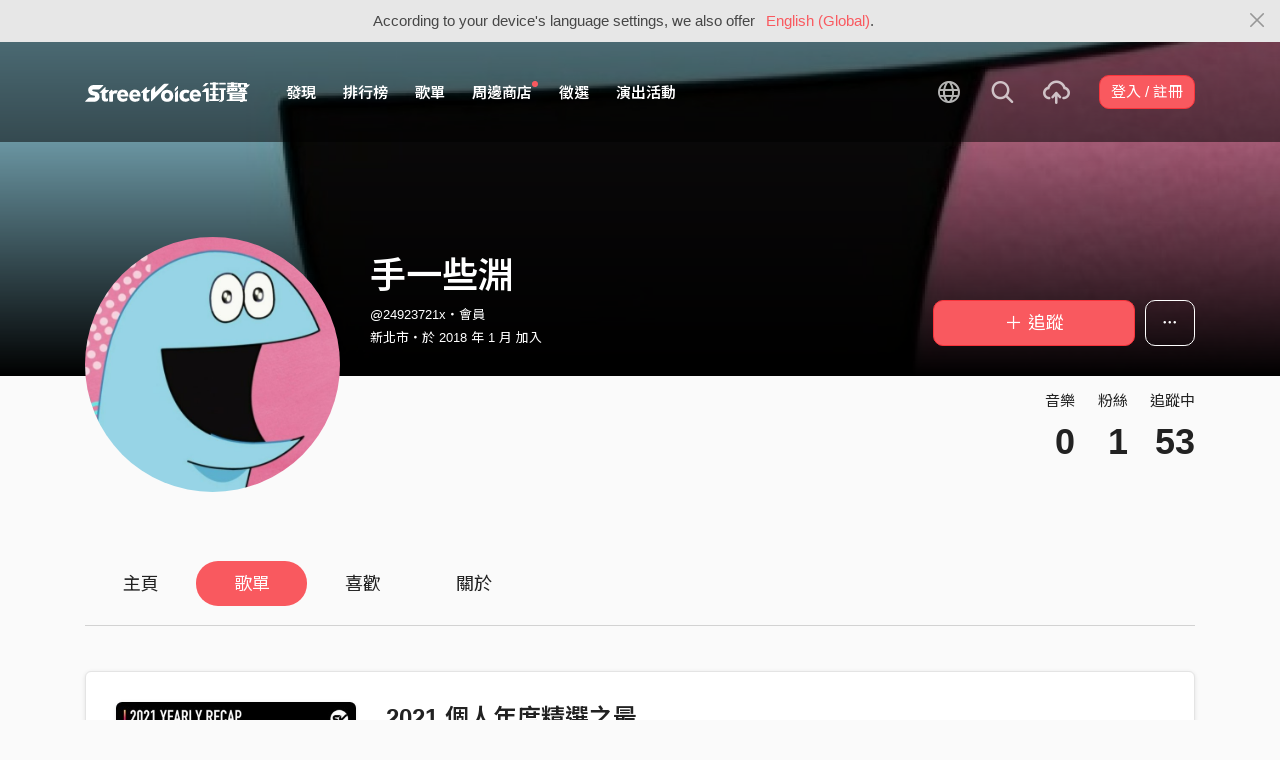

--- FILE ---
content_type: application/javascript
request_url: https://akstatic.streetvoice.com/asset/js/fixed-top-alert.js
body_size: -6
content:
document.querySelectorAll('.js-fixed-top-alert .close').forEach(function (btn) {
    btn.addEventListener('click', function () {
        btn.closest('.js-fixed-top-alert').remove();
        setBodyClass();
    });
});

WORK ORDER
Write the records above out again exactly, with no pictures in your copy.

RESULT OF THIS EXERCISE
--- FILE ---
content_type: application/javascript
request_url: https://akstatic.streetvoice.com/asset/js/fixed-top-alert.js
body_size: -6
content:
document.querySelectorAll('.js-fixed-top-alert .close').forEach(function (btn) {
    btn.addEventListener('click', function () {
        btn.closest('.js-fixed-top-alert').remove();
        setBodyClass();
    });
});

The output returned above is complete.